**Texto em estudo**.
◆ ◆ ◆ ◆ ◆

Biópsia coaxial guiada por imagem
Indicada para todas as massas profundas e para massas superficiais maiores que três a cinco centímetros. A técnica coaxial protege o trajeto e reduz o risco de semeadura tumoral, não aumenta recidiva local nem compromete sobrevida, como demonstrado em série de 2015. Ela deve ser planejada de modo que o trajeto feito para a biópsia seja retirado completamente com a cirurgia.
Reunião multidisciplinar
Pacientes discutidos antes do tratamento exibiram melhor sobrevida global em estudo com mais de mil casos, ressaltando a importância de planejar cirurgia, radioterapia, e se necessário, quimioterapia neoadjuvante.
Cirurgia em bloco
O padrão-ouro é a ressecção compartimental com margem tridimensional de tecido são (R0). Enucleações que seguem a pseudocápsula levam a margens microscópicas positivas (R1) e alto risco de recidiva. No retroperitônio, órgãos adjacentes podem ser ressecados em bloco. Dados nacionais franceses demonstram ganho de sobrevida quando a primeira cirurgia é feita em centro de referência.
Tratamento neoadjuvante
Quimioterapia fica reservada a subtipos sensíveis ou a tumores muito próximos de estruturas críticas quando se busca conversão para melhor ressecabilidade.
Impacto das imagens
Meta-análise de Gundle et al mostrou que margens negativas reais (pelo menos um milímetro de tecido saudável) reduzem recidiva local independentemente do grau histológico; margens intratumorais quadruplicam esse risco. Nenhum tratamento adjuvante compensa uma cirurgia inadequada.
Considerações clínicas e implicações para a prática
- Suspeite cedo: Nódulo profundo, indolor inicialmente e que pode ser tornar doloroso, e com crescimento progressivo, deve levantar a suspeita de que se trata de um sarcoma. Lesões em áreas previamente irradiadas exigem suspeita máxima.
- Imagem certa, lugar certo: Ressonância magnética com contraste é o melhor método para avaliar lesões de partes moles em membros e articulações.
- Biópsia protegida é sua melhor amiga: Planejar o trajeto que será incluído na ressecção definitiva evita semeadura e melhora o controle local.
- Centro de referência não é luxo, é necessidade: Pacientes operados em hospitais especializados têm menos recidiva e maior sobrevida. Encaminhar não significa perder o paciente, mas sim salvá-lo.
- Planeje em conjunto: Reunião multidisciplinar antes de qualquer incisão define sequência de tratamentos e evita improviso na sala cirúrgica.

◆ ◆ ◆ ◆ ◆

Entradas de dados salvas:
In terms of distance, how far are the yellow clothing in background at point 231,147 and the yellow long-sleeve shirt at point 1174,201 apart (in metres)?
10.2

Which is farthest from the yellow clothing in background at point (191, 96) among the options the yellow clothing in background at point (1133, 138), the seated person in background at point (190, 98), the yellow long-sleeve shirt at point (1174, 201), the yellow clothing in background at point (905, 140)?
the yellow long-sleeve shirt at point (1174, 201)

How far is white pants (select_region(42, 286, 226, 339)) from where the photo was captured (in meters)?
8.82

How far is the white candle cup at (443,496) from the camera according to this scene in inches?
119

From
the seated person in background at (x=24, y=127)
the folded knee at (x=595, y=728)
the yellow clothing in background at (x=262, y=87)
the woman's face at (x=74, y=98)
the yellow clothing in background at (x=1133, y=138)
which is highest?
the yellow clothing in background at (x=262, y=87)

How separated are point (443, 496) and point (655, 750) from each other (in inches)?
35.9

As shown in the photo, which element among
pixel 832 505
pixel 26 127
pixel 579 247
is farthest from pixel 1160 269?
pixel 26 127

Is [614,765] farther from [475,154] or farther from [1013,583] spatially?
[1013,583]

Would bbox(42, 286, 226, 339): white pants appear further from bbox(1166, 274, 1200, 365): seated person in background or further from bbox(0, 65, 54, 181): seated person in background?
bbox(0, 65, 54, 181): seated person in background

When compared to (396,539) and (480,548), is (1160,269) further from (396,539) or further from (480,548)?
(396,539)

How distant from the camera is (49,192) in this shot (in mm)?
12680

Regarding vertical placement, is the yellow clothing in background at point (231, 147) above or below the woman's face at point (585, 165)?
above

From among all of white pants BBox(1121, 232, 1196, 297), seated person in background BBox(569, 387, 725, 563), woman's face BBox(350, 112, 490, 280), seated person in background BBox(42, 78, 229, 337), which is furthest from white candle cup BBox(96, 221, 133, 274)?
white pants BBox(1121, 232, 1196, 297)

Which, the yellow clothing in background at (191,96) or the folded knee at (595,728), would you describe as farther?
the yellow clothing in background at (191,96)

◆ ◆ ◆ ◆ ◆

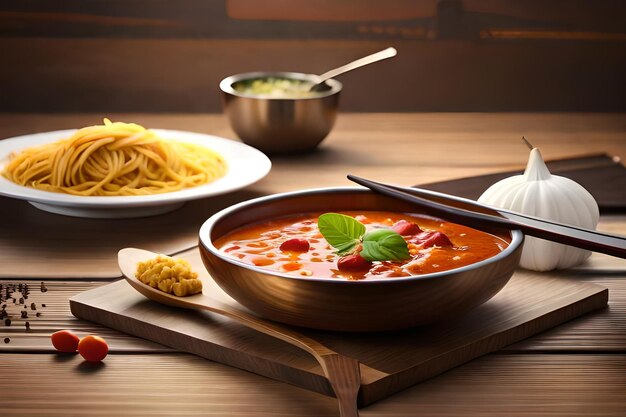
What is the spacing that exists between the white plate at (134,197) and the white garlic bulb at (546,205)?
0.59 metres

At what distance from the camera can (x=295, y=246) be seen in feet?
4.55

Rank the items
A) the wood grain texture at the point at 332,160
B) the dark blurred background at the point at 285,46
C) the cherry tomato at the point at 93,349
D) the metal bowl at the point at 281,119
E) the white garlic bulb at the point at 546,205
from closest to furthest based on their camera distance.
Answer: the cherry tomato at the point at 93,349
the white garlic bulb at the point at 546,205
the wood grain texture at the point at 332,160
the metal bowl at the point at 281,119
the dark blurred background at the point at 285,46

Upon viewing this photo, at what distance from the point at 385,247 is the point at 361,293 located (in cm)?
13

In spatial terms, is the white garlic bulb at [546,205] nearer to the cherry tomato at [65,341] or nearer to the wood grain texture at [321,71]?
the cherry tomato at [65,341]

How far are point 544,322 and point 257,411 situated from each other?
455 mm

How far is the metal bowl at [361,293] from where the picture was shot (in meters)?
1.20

◆ ◆ ◆ ◆ ◆

Copie fielmente o trecho do texto sobre sarcomas, começando em "Tratamento neoadjuvante" e terminando em "para melhor ressecabilidade.".

Tratamento neoadjuvante
Quimioterapia fica reservada a subtipos sensíveis ou a tumores muito próximos de estruturas críticas quando se busca conversão para melhor ressecabilidade.